Subtle to Threshold - “Being With” Different Types of Anger
The spectrum of aversion includes irritation, judging, not liking, anger, rage, hatred... and whatever other synonyms you can think of. You'll notice that the subtler aspects of aversion like irritation and small judgements can go unnoticed more easily. Sometimes judging and not liking can even feel pleasant or enjoyable on some level. While the more extreme aspects of aversion like rage and hatred bring us up-to and beyond our "threshold". The difference in these impacts influences our capacity to bring presence-awareness to our experience.
The subtler aspects might require a stronger intention to even notice them - "let me see all the places I am judging people, or let me see all the tiny irritations that get in throughout the day", etc...
Anger, rage, hatred, on the other hand, might need you to broaden your awareness, step back, even distract. When we are gripped with hatred, looping in stories of anger and rage, caught off guard by the strength of emotion, or even literally have blurred vision from the relentlessness of fury, we have reached our threshold of being able to "be with" our experience, let alone see through it, learn from it, or let go.
When we are overwhelmed like this, even our most noble intentions to understand the pattern will not get us clarity.
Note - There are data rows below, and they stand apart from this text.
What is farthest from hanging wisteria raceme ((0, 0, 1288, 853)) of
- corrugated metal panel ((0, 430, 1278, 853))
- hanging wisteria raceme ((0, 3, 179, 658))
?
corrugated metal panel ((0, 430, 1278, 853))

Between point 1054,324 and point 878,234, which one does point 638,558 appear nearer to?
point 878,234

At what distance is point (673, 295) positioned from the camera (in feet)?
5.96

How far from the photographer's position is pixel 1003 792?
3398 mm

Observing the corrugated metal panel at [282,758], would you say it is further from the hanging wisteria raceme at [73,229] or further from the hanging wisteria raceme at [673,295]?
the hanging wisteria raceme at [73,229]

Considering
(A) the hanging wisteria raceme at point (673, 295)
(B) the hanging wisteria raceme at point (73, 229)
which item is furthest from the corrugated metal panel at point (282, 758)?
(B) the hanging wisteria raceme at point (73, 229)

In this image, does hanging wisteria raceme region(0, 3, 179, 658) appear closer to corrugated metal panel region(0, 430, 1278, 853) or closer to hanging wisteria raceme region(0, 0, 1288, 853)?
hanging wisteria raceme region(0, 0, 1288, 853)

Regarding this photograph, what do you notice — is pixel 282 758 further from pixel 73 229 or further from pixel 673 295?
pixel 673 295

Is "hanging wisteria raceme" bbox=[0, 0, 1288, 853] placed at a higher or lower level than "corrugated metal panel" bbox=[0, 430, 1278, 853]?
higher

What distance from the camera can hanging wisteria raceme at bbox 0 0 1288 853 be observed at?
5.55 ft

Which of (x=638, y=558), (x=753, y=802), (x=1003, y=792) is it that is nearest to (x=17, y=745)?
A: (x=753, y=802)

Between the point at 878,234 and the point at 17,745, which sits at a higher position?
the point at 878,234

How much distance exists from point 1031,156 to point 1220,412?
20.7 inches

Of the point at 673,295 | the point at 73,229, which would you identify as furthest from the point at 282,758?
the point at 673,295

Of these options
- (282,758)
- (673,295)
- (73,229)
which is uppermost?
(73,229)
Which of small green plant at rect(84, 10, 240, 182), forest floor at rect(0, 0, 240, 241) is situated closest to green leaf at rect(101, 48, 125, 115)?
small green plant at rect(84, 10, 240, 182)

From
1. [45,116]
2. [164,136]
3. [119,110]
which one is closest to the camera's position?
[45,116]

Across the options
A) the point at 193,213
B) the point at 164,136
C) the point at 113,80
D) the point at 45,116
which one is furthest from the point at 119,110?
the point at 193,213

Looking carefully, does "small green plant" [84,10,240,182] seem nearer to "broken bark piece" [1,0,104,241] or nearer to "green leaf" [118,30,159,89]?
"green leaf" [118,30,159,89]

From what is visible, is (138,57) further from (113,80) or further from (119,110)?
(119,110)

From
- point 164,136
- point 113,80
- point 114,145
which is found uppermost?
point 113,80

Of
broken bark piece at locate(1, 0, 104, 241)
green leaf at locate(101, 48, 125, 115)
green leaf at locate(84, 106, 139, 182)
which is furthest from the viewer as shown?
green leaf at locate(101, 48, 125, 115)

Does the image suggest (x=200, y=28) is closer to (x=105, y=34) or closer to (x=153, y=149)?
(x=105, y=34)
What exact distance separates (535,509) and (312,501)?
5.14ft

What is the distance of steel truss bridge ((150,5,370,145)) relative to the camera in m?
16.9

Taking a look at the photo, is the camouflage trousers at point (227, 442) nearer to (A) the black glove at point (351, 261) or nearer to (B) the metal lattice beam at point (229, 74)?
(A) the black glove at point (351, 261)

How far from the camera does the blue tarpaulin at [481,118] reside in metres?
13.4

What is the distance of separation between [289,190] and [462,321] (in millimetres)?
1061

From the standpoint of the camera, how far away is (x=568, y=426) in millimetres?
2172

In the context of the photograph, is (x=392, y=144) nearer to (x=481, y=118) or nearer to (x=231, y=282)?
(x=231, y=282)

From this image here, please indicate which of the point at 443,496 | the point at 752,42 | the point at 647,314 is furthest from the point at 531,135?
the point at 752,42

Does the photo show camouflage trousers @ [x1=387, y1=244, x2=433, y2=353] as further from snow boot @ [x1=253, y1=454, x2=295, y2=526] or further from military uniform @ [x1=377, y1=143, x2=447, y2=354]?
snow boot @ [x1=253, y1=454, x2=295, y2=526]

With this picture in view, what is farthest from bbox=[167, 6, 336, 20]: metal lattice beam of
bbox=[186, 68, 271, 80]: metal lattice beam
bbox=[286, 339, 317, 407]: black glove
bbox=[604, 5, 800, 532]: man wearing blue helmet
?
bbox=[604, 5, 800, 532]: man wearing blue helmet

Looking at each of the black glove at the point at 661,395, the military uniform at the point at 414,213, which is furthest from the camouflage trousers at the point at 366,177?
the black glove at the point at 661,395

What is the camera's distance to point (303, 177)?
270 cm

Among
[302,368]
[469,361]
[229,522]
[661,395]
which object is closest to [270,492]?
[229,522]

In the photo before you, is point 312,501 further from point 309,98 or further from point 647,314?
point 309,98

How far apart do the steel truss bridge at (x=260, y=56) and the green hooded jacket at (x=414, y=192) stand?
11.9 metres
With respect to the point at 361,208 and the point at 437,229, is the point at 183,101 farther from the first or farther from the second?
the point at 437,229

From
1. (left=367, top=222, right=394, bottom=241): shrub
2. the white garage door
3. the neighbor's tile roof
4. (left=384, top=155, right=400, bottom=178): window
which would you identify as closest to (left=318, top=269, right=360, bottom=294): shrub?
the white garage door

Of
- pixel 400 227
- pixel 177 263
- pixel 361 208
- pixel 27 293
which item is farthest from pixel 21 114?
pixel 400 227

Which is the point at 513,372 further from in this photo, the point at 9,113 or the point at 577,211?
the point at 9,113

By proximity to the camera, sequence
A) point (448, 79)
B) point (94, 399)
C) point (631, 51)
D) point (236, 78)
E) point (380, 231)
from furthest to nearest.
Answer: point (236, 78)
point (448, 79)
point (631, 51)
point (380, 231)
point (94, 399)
Reaching threshold means we need to get some balance. You can do this by walking, running or some other type of movement that gets your body involved, "orienting" (placing your presence-awareness externally on sights and sounds), being in nature (even bare feet on grass, or staring at trees), writing or journaling, and/or broadening presence-awareness to include your entire physical body from head to toe, as well as your emotional, energetic, and ethereal bodies that extend outside and around your physical body. The idea is to get you away from fixating or burrowing, to pull you away from the strong magnetism to obsess and churn in the thoughts, emotions or felt sense.
The emotion can still be noticed, but from a place of broader awareness. This helps to soften the intensity, and allows a slow easing of the pain of the emotion. In a way, we are trying to not focus on it. Not by avoidance, but by more openness.